## INSTRUÇÃO 1
Reúna todas as linhas dos registros em que aparece a palavra "black".

## TRECHO FORNECIDO
——————————

O mesmo pode ser dito de outro mecanismo criado pela CDH, os Grupos de Trabalhos temáticos, geralmente compostos de cinco membros (um de cada região do mundo). Alguns destes têm não apenas realizado estudos abrangentes de fenômenos como o desaparecimento forçado de pessoas, mas têm também ampliado criativamente os limites de seus mandatos de forma a desenvolver uma monitorização contínua do desempenho de países com relação a seu tema.

——————————

## REGISTROS
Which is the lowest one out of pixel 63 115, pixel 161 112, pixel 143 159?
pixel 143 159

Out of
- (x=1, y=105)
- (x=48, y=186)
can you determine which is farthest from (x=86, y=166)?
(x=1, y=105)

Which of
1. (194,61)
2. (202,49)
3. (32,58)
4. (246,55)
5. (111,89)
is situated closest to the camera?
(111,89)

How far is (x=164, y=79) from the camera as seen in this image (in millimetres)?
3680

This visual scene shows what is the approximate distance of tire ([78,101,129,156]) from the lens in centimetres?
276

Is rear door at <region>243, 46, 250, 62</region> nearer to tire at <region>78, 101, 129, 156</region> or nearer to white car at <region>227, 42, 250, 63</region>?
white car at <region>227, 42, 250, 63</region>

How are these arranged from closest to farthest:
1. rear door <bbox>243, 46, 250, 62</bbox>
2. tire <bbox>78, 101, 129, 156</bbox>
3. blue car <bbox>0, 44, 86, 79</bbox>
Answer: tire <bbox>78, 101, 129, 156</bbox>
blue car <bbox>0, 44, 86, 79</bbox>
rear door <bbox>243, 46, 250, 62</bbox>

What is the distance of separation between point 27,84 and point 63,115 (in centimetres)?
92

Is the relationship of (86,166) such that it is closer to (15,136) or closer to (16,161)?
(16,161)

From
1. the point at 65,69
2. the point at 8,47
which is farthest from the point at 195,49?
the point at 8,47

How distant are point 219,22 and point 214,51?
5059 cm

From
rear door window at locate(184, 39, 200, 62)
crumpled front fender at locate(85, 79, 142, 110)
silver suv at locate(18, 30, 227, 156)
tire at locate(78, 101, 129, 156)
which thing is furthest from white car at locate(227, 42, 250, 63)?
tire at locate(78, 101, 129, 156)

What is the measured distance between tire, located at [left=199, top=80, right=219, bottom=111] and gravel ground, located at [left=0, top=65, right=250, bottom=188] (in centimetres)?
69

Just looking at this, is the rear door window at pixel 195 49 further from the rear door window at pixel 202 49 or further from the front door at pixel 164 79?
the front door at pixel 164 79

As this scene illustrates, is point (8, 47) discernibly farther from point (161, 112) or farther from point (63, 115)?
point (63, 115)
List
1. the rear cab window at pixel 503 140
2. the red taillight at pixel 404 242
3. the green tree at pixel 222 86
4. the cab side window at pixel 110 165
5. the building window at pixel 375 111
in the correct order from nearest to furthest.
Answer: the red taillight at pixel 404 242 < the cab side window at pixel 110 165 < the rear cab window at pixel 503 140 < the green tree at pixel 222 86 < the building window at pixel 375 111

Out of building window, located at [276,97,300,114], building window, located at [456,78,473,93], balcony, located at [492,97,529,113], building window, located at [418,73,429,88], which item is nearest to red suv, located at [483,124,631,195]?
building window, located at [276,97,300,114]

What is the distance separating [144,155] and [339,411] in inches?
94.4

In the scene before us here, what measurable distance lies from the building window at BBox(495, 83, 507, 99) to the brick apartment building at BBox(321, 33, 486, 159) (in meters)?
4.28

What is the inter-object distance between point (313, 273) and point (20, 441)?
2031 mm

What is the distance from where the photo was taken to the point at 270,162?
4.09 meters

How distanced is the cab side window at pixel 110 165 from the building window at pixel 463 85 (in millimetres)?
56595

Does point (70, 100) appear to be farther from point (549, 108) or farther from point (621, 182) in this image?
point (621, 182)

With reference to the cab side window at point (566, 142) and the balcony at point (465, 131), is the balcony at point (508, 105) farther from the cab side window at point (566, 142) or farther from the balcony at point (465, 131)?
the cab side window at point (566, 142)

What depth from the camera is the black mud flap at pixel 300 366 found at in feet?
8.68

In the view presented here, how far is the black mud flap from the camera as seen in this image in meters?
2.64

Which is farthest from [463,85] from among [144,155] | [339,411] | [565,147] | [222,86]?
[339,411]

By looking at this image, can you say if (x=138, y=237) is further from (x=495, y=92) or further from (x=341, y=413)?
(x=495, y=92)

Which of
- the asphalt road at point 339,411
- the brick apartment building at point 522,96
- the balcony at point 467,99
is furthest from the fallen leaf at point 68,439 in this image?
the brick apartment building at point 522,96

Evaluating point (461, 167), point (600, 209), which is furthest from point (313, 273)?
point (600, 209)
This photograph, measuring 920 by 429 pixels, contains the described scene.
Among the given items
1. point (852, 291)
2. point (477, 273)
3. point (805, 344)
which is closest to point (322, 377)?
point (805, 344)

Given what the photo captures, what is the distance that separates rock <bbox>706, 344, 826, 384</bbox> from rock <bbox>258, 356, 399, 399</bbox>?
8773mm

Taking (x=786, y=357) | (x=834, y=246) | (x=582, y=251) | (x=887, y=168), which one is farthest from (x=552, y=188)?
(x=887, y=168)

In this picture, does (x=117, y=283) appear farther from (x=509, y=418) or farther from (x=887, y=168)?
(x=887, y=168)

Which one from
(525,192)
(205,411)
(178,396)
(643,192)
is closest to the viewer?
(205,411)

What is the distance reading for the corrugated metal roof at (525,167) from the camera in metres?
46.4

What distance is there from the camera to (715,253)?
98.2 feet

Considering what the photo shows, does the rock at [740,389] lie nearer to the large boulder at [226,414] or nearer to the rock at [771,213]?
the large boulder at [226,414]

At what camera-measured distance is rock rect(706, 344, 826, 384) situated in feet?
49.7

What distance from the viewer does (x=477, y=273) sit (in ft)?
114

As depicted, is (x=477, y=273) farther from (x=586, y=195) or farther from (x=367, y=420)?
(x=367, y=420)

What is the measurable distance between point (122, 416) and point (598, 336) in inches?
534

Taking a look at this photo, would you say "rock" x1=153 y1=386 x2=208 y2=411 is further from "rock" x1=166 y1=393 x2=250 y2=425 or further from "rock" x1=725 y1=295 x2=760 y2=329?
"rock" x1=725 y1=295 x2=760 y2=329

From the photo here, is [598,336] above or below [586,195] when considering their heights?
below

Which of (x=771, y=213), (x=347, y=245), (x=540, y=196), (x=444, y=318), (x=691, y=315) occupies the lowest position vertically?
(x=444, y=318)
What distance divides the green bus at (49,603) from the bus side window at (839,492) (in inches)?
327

——————————

## INSTRUÇÃO 2
De acordo com o trecho fornecido, de quantos membros costumam ser compostos os Grupos de Trabalhos temáticos criados pela CDH?

## RESPOSTA DA TAREFA 1
What depth from the camera is the black mud flap at pixel 300 366 found at in feet?
In the view presented here, how far is the black mud flap from the camera as seen in this image in meters?

## RESPOSTA DA TAREFA 2
Geralmente de cinco membros, um de cada região do mundo.